Emekçiye Soğan Sermayeye Ucuz Kredi Politikasına Devam

Düşük faiz-yüksek kur politikası; ülkenin tüm ekonomik sorunlarını çözecek, AKP’nin yıllardır hazırladığı ancak hayata geçiremediği ekonomide büyük bir kurtuluşun planı olarak anlatılmaya başlandı. İktidarın yıllardır hiçbir şekilde gündeme getirmediği, gündeme getirenleri de ‘Ekonomide sorun yok’ diyerek susturduğu mesele artık en üst düzeyden gündeme alındı.

Bu ele alışın sebebi elbette gidişatın artık devam ettirilemez haline gelişi. Yani ortada uzun zamandır yapılması planlanan bir hamle yok; aksine düşen seçmen desteği, gittikçe büyüyen geçim sıkıntısının yarattığı tepkiler ve bir tür seçim sürecinin şimdiden başlaması var. AKP de bu baskıyı üzerinden atabilmek ya da belli bir süreliğine hafifletebilmek için elinde kalan son kozu oynuyor. Bu açıklamalar da anlatıldığı gibi ‘faiz lobisiyle mücadele’ nedeniyle değil, halkın yüksek döviz kuruna karşı tepkilerinin artık görmezden gelinemez hale gelmesiyle zorunlu şekilde yapılıyor.

Birkaç hafta önce açıkça belirtilmeyen ancak tahmin edilen iktidarın ekonomi politikası, şimdi Erdoğan’ın kendisi tarafından tarif edilip savunuluyor, en yüksek perdeden beka meselesi ediliyor ve karşı çıkan herkesin yerli ve milliliği sorgulanıyor.

Bu planın tek amacı, düşük faizli kredilerle emeğin maliyetini düşüren kur farkıyla sermayenin bir süre daha kar edebilmesini, sonucunda da AKP’yi desteklemesini sağlamak. Erdoğan konuşmalarında ‘Halkımızı yüksek faize ezdirmeyeceğiz’ diyor, ancak ‘halkımızı enflasyona, işsizliğe, sömürüye ezdirmeyeceğiz’ diyemiyor. İktidarın ekonomi planı sözde koca bir düzene savaş açıyor, ‘ekonomik kurtuluş savaşı’ diye adlandırılıyor.
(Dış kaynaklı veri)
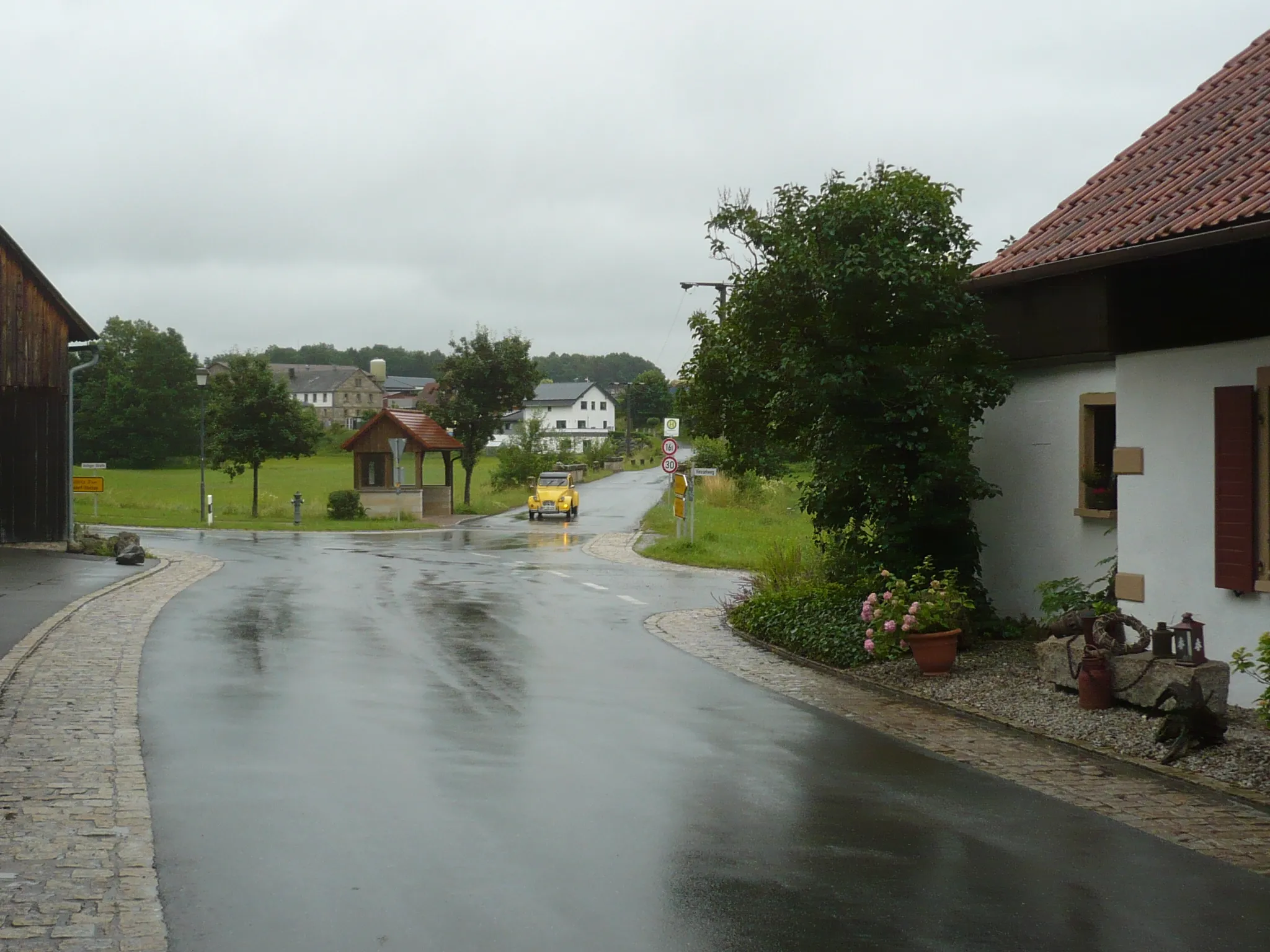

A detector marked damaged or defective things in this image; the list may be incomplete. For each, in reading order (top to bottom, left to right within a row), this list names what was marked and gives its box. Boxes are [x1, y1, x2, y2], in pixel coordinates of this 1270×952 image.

rusty lantern [1168, 614, 1209, 665]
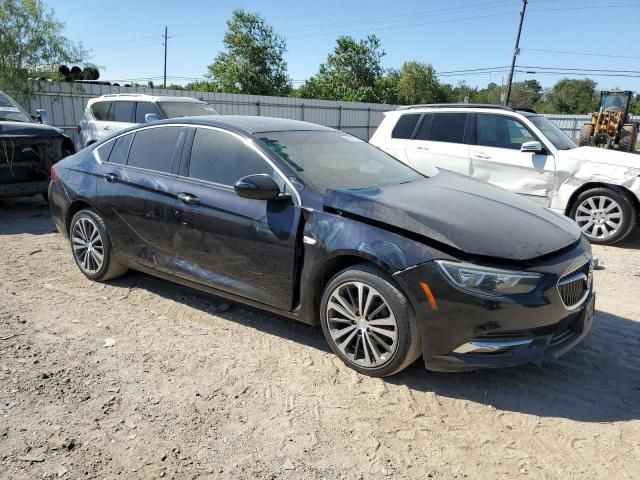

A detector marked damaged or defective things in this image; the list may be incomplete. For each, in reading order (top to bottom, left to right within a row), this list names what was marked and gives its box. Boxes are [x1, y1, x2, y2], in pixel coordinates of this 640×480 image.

Peki bu ‘savaşın’ bir satırında bile patronların karlarını düşüren, faaliyetlerine sınır koyan, güçlerini kıran bir politika var mı? Tek bir maddesinde şu anda yaşanan enflasyonun, işsizliğin, ödenemeyen faturaların bahsi geçiyor mu?

Patronlar ucuz kredi çekecek, ihracattan kur farkıyla kat kat kazanacak, emekçilere de kırıntıları verecekler. AKP bunu açıkça anlatıyor. Ancak emekçi halka söylenen tek şey kuru ekmek yemek zorunda kalsalar bile sabretmeleri gerektiği.

İzlenmeye başlanan politikaların emekçilerin değil patronların yararına olduğu ancak bunun yerli ve milli diye paketlenip satılmaya çalışıldığı ortada. Ekmeği gittikçe küçülen geniş kesimlerin bu konuda bir şüphesi yok.